The Georgia Power Company right of way is a called for record monument that should control. Another example would be a survey along a public or private road which used the wrong right of way width resulting in set monuments outside of the right of way. I would never in that case leave a gap between the parcel and the road right of way, if it was called for.
Apples and oranges. The Georgia Power Right of Way is an easement. They do not hold title to the land. They have the right to maintain and operate a transmission line. The easement line is not a property line. The owner has some rights (although very limited) within the easement. I would not leave a gap on a road right of way either.
Two different things.
A call to a public road shows the intent to provide access to the property.
A call to a private easement provides nothing. If the Federal property adjoins or does not adjoin the easement the feds have gained or lost nothing, they have no right to use of the private easement.
I use locative to mean it gets you in the general vicinity. Determinative means the object or record entity controls the boundary.
I have a survey where there are meanders done as early as 1906. They generally fit a ridge from modern Sectional control.

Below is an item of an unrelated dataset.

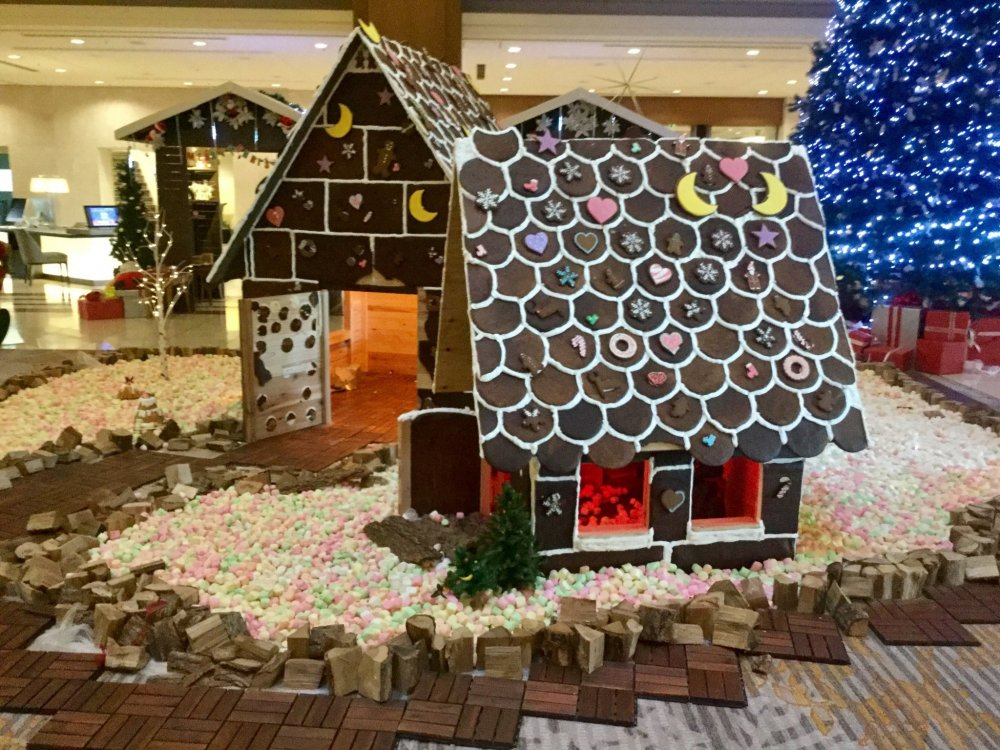 Life size gingerbread house surrounded by a marshmallow pebble, all technically edible. The gingerbread smells deliciously sweet and spicey.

Also the ridge wanders more the meanders would indicate, the 1906 Surveyor averaged the ridge to minimize angle points. I consider the ridge to be the boundary monument (because that is how they logged in 1906, down from the ridges) and the meanders are locative, they get you on the correct ridge and the ridge is determinative of the boundary location. The Deed doesn't call for the ridge but our adjoiner agrees with me (eventually this will become a BLA).

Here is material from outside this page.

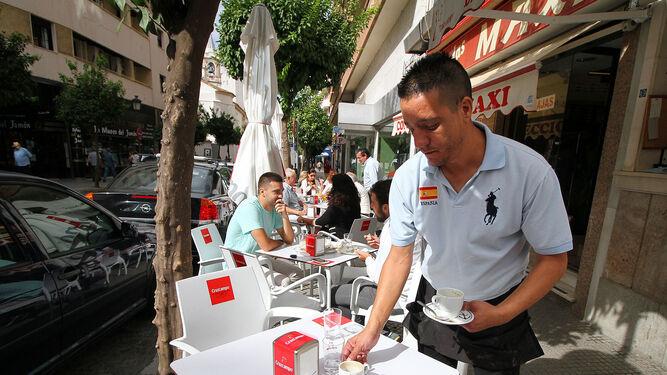 Un camarero recoge una mesa del velador de un establecimiento.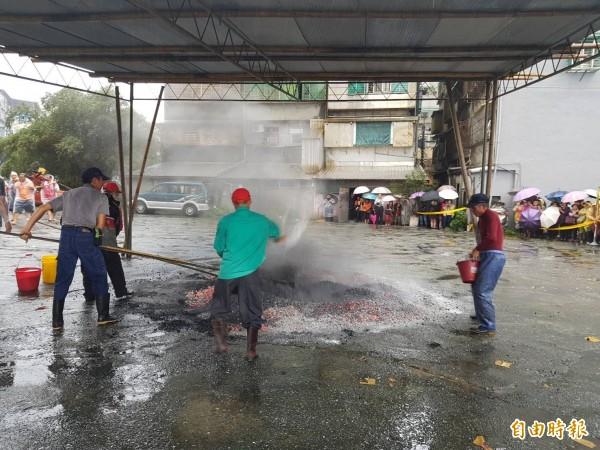 現場炭火超過150度高溫,工作人員事先用粗鹽降溫,避免發生意外。(記者俞肇福攝)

Bearings and distances in Deeds are usually locative, the monuments which fit within reason are determinative.
lmbrls, post: 345983, member: 6823 wrote: Can anyone cite a case to dealing with the original intent of the deed as it relates to the following description? I have a very strong opinion as to how this should be handled, which I will state later. Here is the situation. The following description is taken from a condemnation involving a Federal Agency. The underlined calls are the ones being questioned by this Agency. The call is to a concrete monument set along a Ga Power Easement and then along the Easement to another concrete monument. We found the monuments and the measurement checkout in reason for this area with the deed calls. The point where I am being challenged is that the monument are not on the Ga. Power Easement. On the plat not referenced in the deed, the original surveyor called for a 200 foot Ga Power Easement. The Ga. Power Easement deed calls for a 150 foot easement, which places the monuments 25 feet from the easement. The Agency has asserted that the property line may be along the easement and not defined by the monuments found. What say you? A strong ruling by the courts would be greatly appreciated.

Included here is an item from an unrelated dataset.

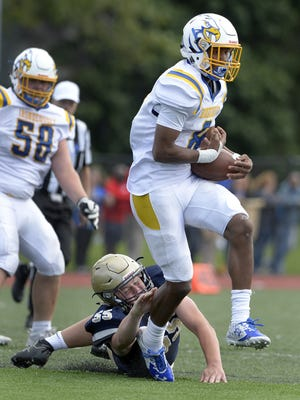 Irondequoit's Frederick June Jr., right, avoids a tackle by Brighton's Sam O'Hora during a regular season game at Brighton High School on Saturday, Sept. 9, 2017. Irondequoit beat Brighton 27-14.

Just a gripe about that description...it should say "along the easterly line of the Georgia Power Company right-of-way as described in Book XXX/Page YYY of Records of ZZZ County"
I suspect that if the original surveyor had pulled that deed, to be able to include it in the description, we wouldn't be having this discussion.
I don't think you have enough info. Since a call to a RW is often treated as a call to a monument, and you've discovered that the monuments are not on the edge of the RW, I don't think that it's quite as clear cut as holding the physical monuments, wherever they may be. You've discovered a latent ambiguity (outside of the deed) that the monuments and the edge of the RW do not coincide as the deed writer presumed. Since latent ambiguities like this are discovered by the application of extrinsic facts, they must be resolved by seeking additional extrinsic facts to explain them.
What records were they working from when the deed to the parcel you are surveying was written?
Was it written based upon a field survey?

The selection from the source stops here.